* _Document text_:
=====

Outout resistance Altec 1566-a

GroupDIY Audio Forum

Help Support GroupDIY Audio Forum:

This site may earn a commission from merchant affiliate links, including eBay, Amazon, and others.

veca1982

New member
Joined
Mar 16, 2010
Messages
2
Hi guys I'm new in here and new to audio but I have background in electrical engineering. I decided for my first DIY project to do Altec 1566-a mic preamp.
http://www.tangible-technology.com/tubes/1566/1566.html
I did a little calculation on output resistance and it seems to be (low input low output) 600 ohm on R7 resistor before output transformer, but eddie Cilleti used 11k primary output tranny. So question is did I miscalculated output resistance, or if my calculation is alright- don't we have to have (output resistance) = (resistance on primary of output transformer). Thanks!
 
> I have background in electrical engineering

Sorry to hear that. Schools and training sessions don't give you the whole real-world picture.

> 600 ohm on R7 resistor before output transformer

Yes, but.....

The optimum Large-Signal impedance is quite different.

> ...but eddie Cilleti used 11k primary output tranny.

What can the 12AX7 actually DRIVE? We see it has 105VDC across 47K; round-off to 100V and 2mA.

If we used 1:1 ratio so the 12AX7 cathodes saw 600 ohms, the maximum voltage is 600*2mA or 1.2 Volts. And the distortion will exceed 5% by 1 Volt. And the cathode-follower gain would be about 0.5.

Using 11K load we can swing less than 11K*2mA or 22V peak at primary. An 11K:600 impedance ratio is 4.28:1 voltage ratio. We can get almost 22V/4.28 or 5V at secondary. And the gain is like 11K/11.6K or 0.94, the distortion is roughly 18 times lower or well under 0.5%.

=====

* _Data for analysis_:

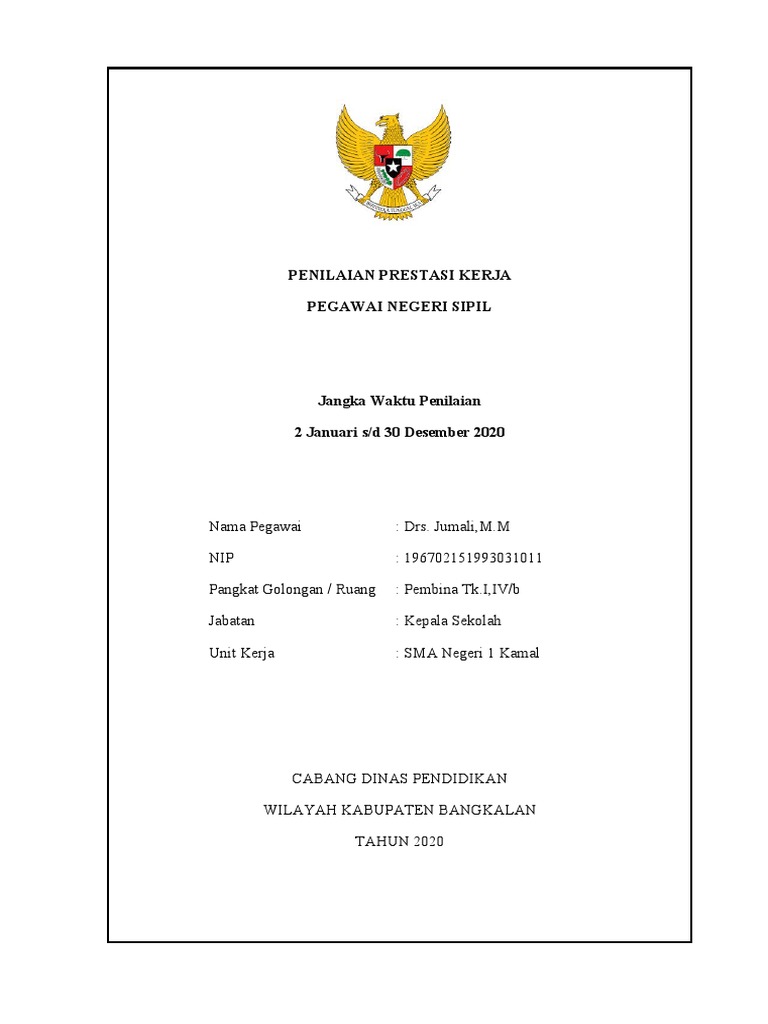 BHINNEKA TUNGGAL IKA

PENILAIAN PRESTASI KERJA

PEGAWAI NEGERI SIPIL

Jangka Waktu Penilaian

2 Januari s/d 30 Desember 2020

Nama Pegawai : Drs. Jumali, M.M

NIP : 196702151993031011

Pangkat Golongan / Ruang : Pembina Tk.I,IV/b

Jabatan : Kepala Sekolah

Unit Kerja : SMA Negeri 1 Kamal

CABANG DINAS PENDIDIKAN

WILAYAH KABUPATEN BANGKALAN

TAHUN 2020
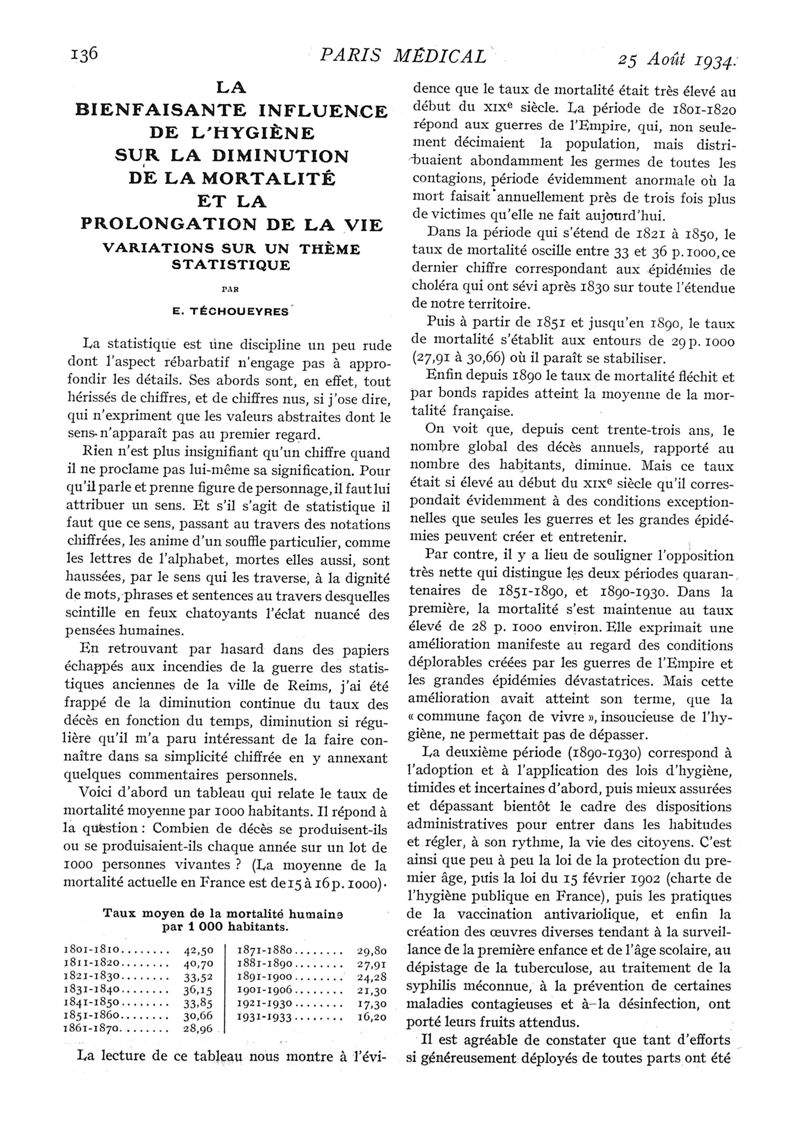 136 PARIS MÉDICAL 25 Août 1934.

LA BIENFAISANTE INFLUENCE DE L'HYGIÈNE SUR LA DIMINUTION DE LA MORTALITÉ ET LA PROLONGATION DE LA VIE

VARIATIONS SUR UN THÈME STATISTIQUE

PAR

E. TÉCHOUEYRES

La statistique est une discipline un peu rude dont l'aspect rébarbatif n'engage pas à approfondir les détails. Ses abords sont, en effet, tout hérissés de chiffres, et de chiffres nus, si j'ose dire, qui n'expriment que les valeurs abstraites dont le sens n'apparaît pas au premier regard.

Rien n'est plus insignifiant qu'un chiffre quand il ne proclame pas lui-même sa signification. Pour qu'il parle et prenne figure de personnage, il faut lui attribuer un sens. Et s'il s'agit de statistique il faut que ce sens, passant au travers des notations chiffrées, les anime d'un souffle particulier, comme les lettres de l'alphabet, mortes elles aussi, sont haussées, par le sens qui les traverse, à la dignité de mots, phrases et sentences au travers desquelles scintille en feux chatoyants l'éclat nuancé des pensées humaines.

En retrouvant par hasard dans des papiers échappés aux incendies de la guerre des statistiques anciennes de la ville de Reims, j'ai été frappé de la diminution continue du taux des décès en fonction du temps, diminution si régulière qu'il m'a paru intéressant de la faire connaître dans sa simplicité chiffrée en y annexant quelques commentaires personnels.

Voici d'abord un tableau qui relate le taux de mortalité moyenne par 1000 habitants. Il répond à la question : Combien de décès se produisent-ils ou se produisaient-ils chaque année sur un lot de 1000 personnes vivantes ? (La moyenne de la mortalité actuelle en France est de 15 à 16 p. 1000).

Taux moyen de la mortalité humaine par 1 000 habitants.

| | | | |
|---|---|---|---|
| 1801-1810........ | 42,50 | 1871-1880........ | 29,80 |
| 1811-1820........ | 40,70 | 1881-1890........ | 27,91 |
| 1821-1830........ | 33,52 | 1891-1900........ | 24,28 |
| 1831-1840........ | 36,15 | 1901-1906........ | 21,30 |
| 1841-1850........ | 33,85 | 1921-1930........ | 17,30 |
| 1851-1860........ | 30,66 | 1931-1933........ | 16,20 |
| 1861-1870........ | 28,96 | | |

La lecture de ce tableau nous montre à l'évidence que le taux de mortalité était très élevé au début du XIXe siècle. La période de 1801-1820 répond aux guerres de l'Empire, qui, non seulement décimaient la population, mais distribuaient abondamment les germes de toutes les contagions, période évidemment anormale où la mort faisait annuellement près de trois fois plus de victimes qu'elle ne fait aujourd'hui.

Dans la période qui s'étend de 1821 à 1850, le taux de mortalité oscille entre 33 et 36 p. 1000, ce dernier chiffre correspondant aux épidémies de choléra qui ont sévi après 1830 sur toute l'étendue de notre territoire.

Puis à partir de 1851 et jusqu'en 1890, le taux de mortalité s'établit aux entours de 29 p. 1000 (27,91 à 30,66) où il paraît se stabiliser.

Enfin depuis 1890 le taux de mortalité fléchit et par bonds rapides atteint la moyenne de la mortalité française.

On voit que, depuis cent trente-trois ans, le nombre global des décès annuels, rapporté au nombre des habitants, diminue. Mais ce taux était si élevé au début du XIXe siècle qu'il correspondait évidemment à des conditions exceptionnelles que seules les guerres et les grandes épidémies peuvent créer et entretenir.

Par contre, il y a lieu de souligner l'opposition très nette qui distingue les deux périodes quarantenaires de 1851-1890, et 1890-1930. Dans la première, la mortalité s'est maintenue au taux élevé de 28 p. 1000 environ. Elle exprimait une amélioration manifeste au regard des conditions déplorables créées par les guerres de l'Empire et les grandes épidémies dévastatrices. Mais cette amélioration avait atteint son terme, que la « commune façon de vivre », insoucieuse de l'hygiène, ne permettait pas de dépasser.

La deuxième période (1890-1930) correspond à l'adoption et à l'application des lois d'hygiène, timides et incertaines d'abord, puis mieux assurées et dépassant bientôt le cadre des dispositions administratives pour entrer dans les habitudes et régler, à son rythme, la vie des citoyens. C'est ainsi que peu à peu la loi de la protection du premier âge, puis la loi du 15 février 1902 (charte de l'hygiène publique en France), puis les pratiques de la vaccination antivariolique, et enfin la création des œuvres diverses tendant à la surveillance de la première enfance et de l'âge scolaire, au dépistage de la tuberculose, au traitement de la syphilis méconnue, à la prévention de certaines maladies contagieuses et à la désinfection, ont porté leurs fruits attendus.

Il est agréable de constater que tant d'efforts si généreusement déployés de toutes parts ont été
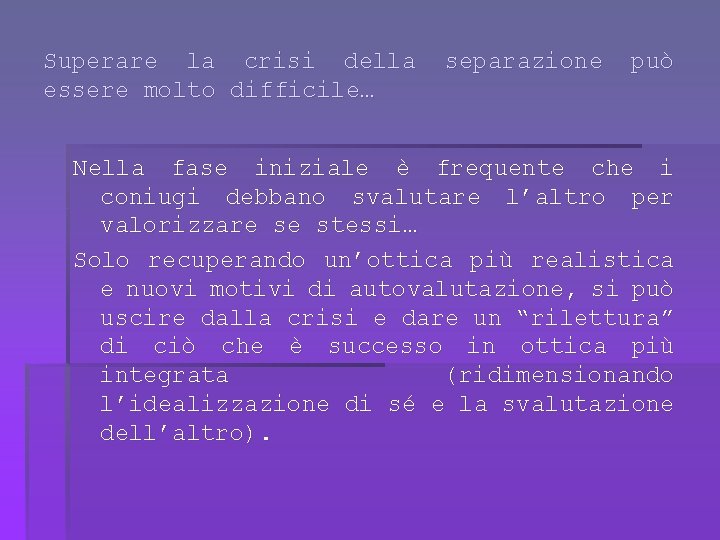 Superare la crisi della separazione può essere molto difficile…

Nella fase iniziale è frequente che i coniugi debbano svalutare l’altro per valorizzare se stessi…

Solo recuperando un’ottica più realistica e nuovi motivi di autovalutazione, si può uscire dalla crisi e dare un “rilettura” di ciò che è successo in ottica più integrata (ridimensionando l’idealizzazione di sé e la svalutazione dell’altro).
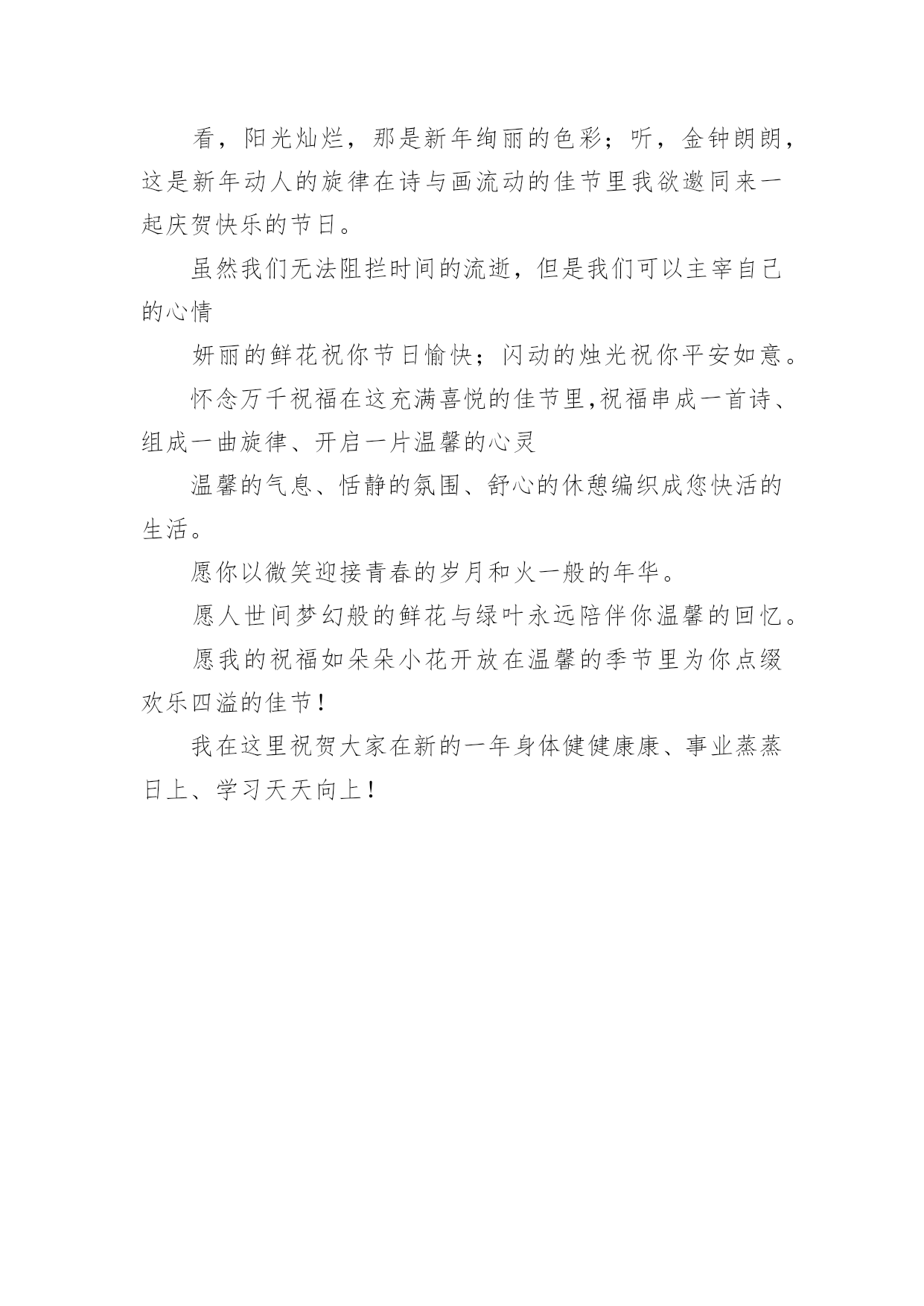 看，阳光灿烂，那是新年绚丽的色彩；听，金钟朗朗，这是新年动人的旋律在诗与画流动的佳节里我欲邀同来一起庆贺快乐的节日。

虽然我们无法阻拦时间的流逝，但是我们可以主宰自己的心情

妍丽的鲜花祝你节日愉快；闪动的烛光祝你平安如意。

怀念万千祝福在这充满喜悦的佳节里,祝福串成一首诗、组成一曲旋律、开启一片温馨的心灵

温馨的气息、恬静的氛围、舒心的休憩编织成您快活的生活。

愿你以微笑迎接青春的岁月和火一般的年华。

愿人世间梦幻般的鲜花与绿叶永远陪伴你温馨的回忆。

愿我的祝福如朵朵小花开放在温馨的季节里为你点缀欢乐四溢的佳节！

我在这里祝贺大家在新的一年身体健健康康、事业蒸蒸日上、学习天天向上！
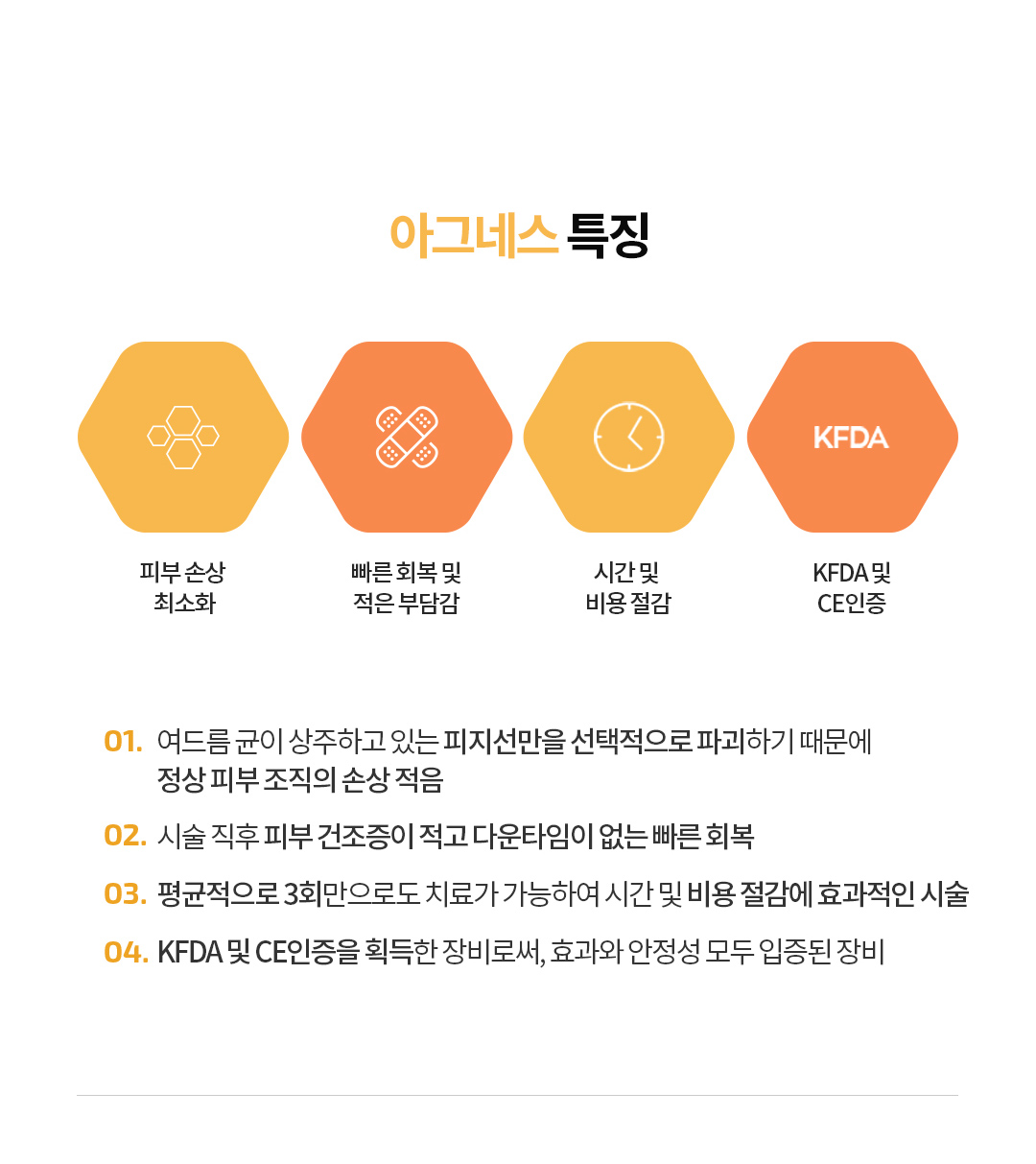 아그네스 특징

KFDA

피부 손상
최소화

빠른 회복 및
적은 부담감

시간 및
비용 절감

KFDA 및
CE인증

01. 여드름 균이 상주하고 있는 피지선만을 선택적으로 파괴하기 때문에 정상 피부 조직의 손상 적음

02. 시술 직후 피부 건조증이 적고 다운타임이 없는 빠른 회복

03. 평균적으로 3회만으로도 치료가 가능하여 시간 및 비용 절감에 효과적인 시술

04. KFDA 및 CE인증을 획득한 장비로써, 효과와 안정성 모두 입증된 장비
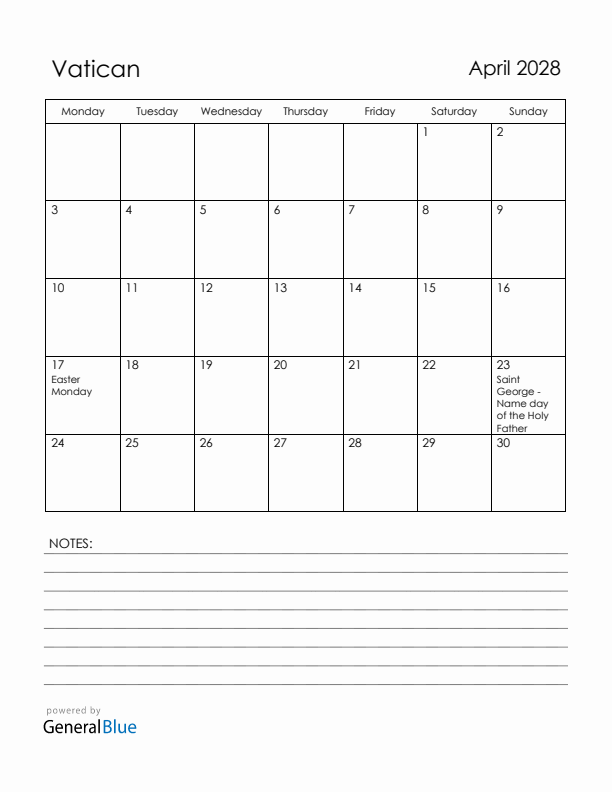 Vatican

April 2028

| Monday | Tuesday | Wednesday | Thursday | Friday | Saturday | Sunday |
|---|---|---|---|---|---|---|
| | | | | | 1 | 2 |
| 3 | 4 | 5 | 6 | 7 | 8 | 9 |
| 10 | 11 | 12 | 13 | 14 | 15 | 16 |
| 17 Easter Monday | 18 | 19 | 20 | 21 | 22 | 23 Saint George - Name day of the Holy Father |
| 24 | 25 | 26 | 27 | 28 | 29 | 30 |

NOTES:

powered by
GeneralBlue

=====

* _Task list_:
a) In the forum thread on the Altec 1566-a output resistance, what voltage ratio corresponds to an 11K:600 impedance ratio?
b) Extend the forum thread on the Altec 1566-a output resistance past its final sentence.

* _Task results_:
a) 4.28:1

b)
That's for true 600 ohm load. When this thing was new, these were still around. We should ask what happens on a hi-Z load. Ignoring transformer inductance, the 600:600 iron which gave gain near 0.5 would un-sag to gain of 0.9, a significant rise. The max peak output of 1.2V would seem to rise to 30V, which could be bad. OTOH with 11K:600 iron loaded in hi-Z, the gain rises from 0.94 to maybe 0.96, "no change", the max peak output seems to rise from 5V to 7V, not a big deal.

> don't we have to have (output resistance) = (resistance on primary of output transformer).

Almost never. We usually want the driving small-signal impedance to be << load. When gain (and NFB) is cheap, we use opamps with 1 ohm small-signal impedance to drive 600 ohm transformers. In power engineering, the impedance of the dam and generator is much lower than the impedance reflected through the distribution transformers.

"Matching" gets the maximum power possible from a given source. But it also drops the voltage to half of the unloaded voltage. It would be awkward to get 120V in the middle of the night but 60V in the evening. That would also cause waste heat in the generator equal to the total load. Instead we scale the generator for 10%-20% sag at full load, then add negative feedback to regulate to 2% error from light load to heavy load.

Same in audio: we notice 10% sag as we connect different loads. When telephones were passive, the more phones connected to a conversation the lower the level. Now that we have amplifiers, we like to have sources <<600 and loads >>600. Typically 50-100 ohms output and 10K-22K input.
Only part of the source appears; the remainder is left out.